HSRs Block Translation

Variation in the local translation rate partly regulated by the mRNA secondary structure affects the protein folding (Komar 2009; Zhang et al. 2009) and the localization of protein (Mariappan et al. 2010) or mRNA (Yanagitani et al. 2011). It is of interest to study the correlation between the local translation rate and mRNA structure. The recent findings of Li et al. (2012) reporting genome-wide measurements of ribosome occupancy at a resolution of single nucleotides for E. coli may enable us to compare the mean ribosome speed in HSRs with that in other regions. Surprisingly, we found that the ribosome density in HSRs was significantly lower than that in FARs (1.007 in FARs, 0.956 in HSRs, paired t-test, P < 105, fig. 6). By checking the ribosome density in HSRs, we found a notable reduction near the 40 nt downstream of the start position of HSRs (fig. 6). No obvious ribosome accumulation was observed in either FARs or HSRs. The results seemed to contradict the fact that the secondary structure slows down translation elongation (Wen et al. 2008; Tholstrup et al. 2012), and that higher ribosome density would be observed in the HSRs. A possible explanation for the results is that the ribosome density on mRNA is typically too low, and ribosomes are blocked at the start position of HSRs. To validate this explanation, we repeated the earlier mentioned processes using genes with expression levels at the top 30%. As expected, we found two regions with obvious ribosome accumulation near the start of HSRs (all P values < 105, fig. 6). Taken together, we concluded that HSRs blocked translation elongation and that local translation efficiency was regulated by HSRs, at least partly.

Fig. 6.—

Fig. 6.—

Mean ribosome density around the start of HSRs. 0 in horizontal axis: the start position of HSRs. Top: genes with expression levels at the top 30%. All: all available CDSs. Two center positions of ribosome accumulation are indicated by dashes.

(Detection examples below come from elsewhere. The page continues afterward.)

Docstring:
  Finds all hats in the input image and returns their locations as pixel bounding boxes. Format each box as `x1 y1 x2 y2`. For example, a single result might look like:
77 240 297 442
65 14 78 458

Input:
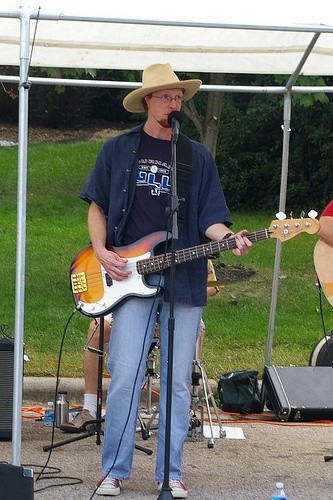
123 63 202 113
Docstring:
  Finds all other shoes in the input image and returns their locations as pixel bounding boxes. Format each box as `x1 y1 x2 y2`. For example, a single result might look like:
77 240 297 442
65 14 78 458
157 479 188 498
95 477 122 496
60 410 95 433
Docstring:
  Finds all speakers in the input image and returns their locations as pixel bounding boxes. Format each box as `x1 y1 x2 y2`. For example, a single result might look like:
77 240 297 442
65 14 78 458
262 365 333 422
0 339 25 442
0 464 34 500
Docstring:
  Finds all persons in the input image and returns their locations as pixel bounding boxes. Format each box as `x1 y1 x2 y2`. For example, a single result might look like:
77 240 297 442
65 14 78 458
87 63 252 498
59 258 219 433
316 199 333 246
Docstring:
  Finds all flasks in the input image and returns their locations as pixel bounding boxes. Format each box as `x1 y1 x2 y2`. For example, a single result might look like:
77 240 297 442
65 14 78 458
56 391 69 428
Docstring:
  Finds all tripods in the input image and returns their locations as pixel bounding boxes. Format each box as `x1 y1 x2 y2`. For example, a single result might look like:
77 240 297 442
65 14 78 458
141 336 227 449
42 316 153 455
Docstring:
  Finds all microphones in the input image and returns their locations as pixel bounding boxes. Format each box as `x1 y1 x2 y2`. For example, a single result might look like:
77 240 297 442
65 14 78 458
168 111 184 143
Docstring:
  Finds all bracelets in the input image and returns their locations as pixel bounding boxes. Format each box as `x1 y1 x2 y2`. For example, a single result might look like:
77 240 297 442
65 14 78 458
222 232 234 240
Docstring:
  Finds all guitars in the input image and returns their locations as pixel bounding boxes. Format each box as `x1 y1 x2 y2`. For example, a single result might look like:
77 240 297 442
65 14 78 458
313 239 333 308
70 210 321 317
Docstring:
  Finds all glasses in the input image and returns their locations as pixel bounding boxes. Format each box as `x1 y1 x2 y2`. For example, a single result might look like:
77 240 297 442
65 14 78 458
150 94 182 103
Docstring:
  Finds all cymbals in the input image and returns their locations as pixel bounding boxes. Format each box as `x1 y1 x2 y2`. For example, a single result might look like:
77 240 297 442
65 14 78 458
207 280 224 287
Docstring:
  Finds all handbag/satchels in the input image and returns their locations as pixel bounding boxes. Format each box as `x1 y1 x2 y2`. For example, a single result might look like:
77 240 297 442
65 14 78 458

Significant Difference in HSR Density among Different Gene Categories

mRNA secondary structures influence a number of cotranslational processes by modulating the local translation rate. The proper functions of gene are partly dependent on these regulation processes. Therefore, it is possible that HSRs have effect on gene functions. To test this hypothesis, genes were classified into five categories based on the GenProtEC database (Serres et al. 2004), and Kruskal–Wallis analysis of variance was performed among these categories. A weak but significant difference (P = 0.029, table 1 and supplementary table S2, Supplementary Material online) in HSR density among the five categories was found. Genes involved in cell processes and transport exhibited a higher HSR density, whereas regulation genes showed a lower value. By contrast, no remarkable difference was observed in the control (P > 0.1, table 1). Additionally, we also compared rHSR densities among gene categories and found a different pattern. Metabolism and transport genes showed higher rHSR density than other genes (table 1). Although regulation genes also had the lowest rHSR density, the mean ratio (rHSR density in cell processes/rHSR density in regulation) is significantly lower than that based on HSR density (1.037 on the average vs. 1.071, Wilcoxon test, P = 0.00085). Overall, the results indicated that genes involved in different processes had different HSR densities.

Table 1.

HSR Densities in Different Gene Categories

Category Genes Nativea Control 1 Control 2
Cell processes 432 3.802 ± 0.088 0.951 ± 0.052 2.742 ± 0.031
Transport 667 3.775 ± 0.070 0.999 ± 0.041 2.838 ± 0.051
Information transfer 773 3.746 ± 0.067 0.972 ± 0.040 2.715 ± 0.047
Metabolism 1,596 3.629 ± 0.046 1.018 ± 0.027 2.765 ± 0.043
Regulation 460 3.561 ± 0.085 1.012 ± 0.052 2.644 ± 0.048

aNative: mean HSR density in native sequences. Control 1: mean HSR density in random sequences generated by shuffle mononucleotides. Control 2: mean HSR density in random sequences generated by shuffle all synonymous codons among sites with identical amino acids, whereas maintaining codon usage, GC content, and amino acid sequence.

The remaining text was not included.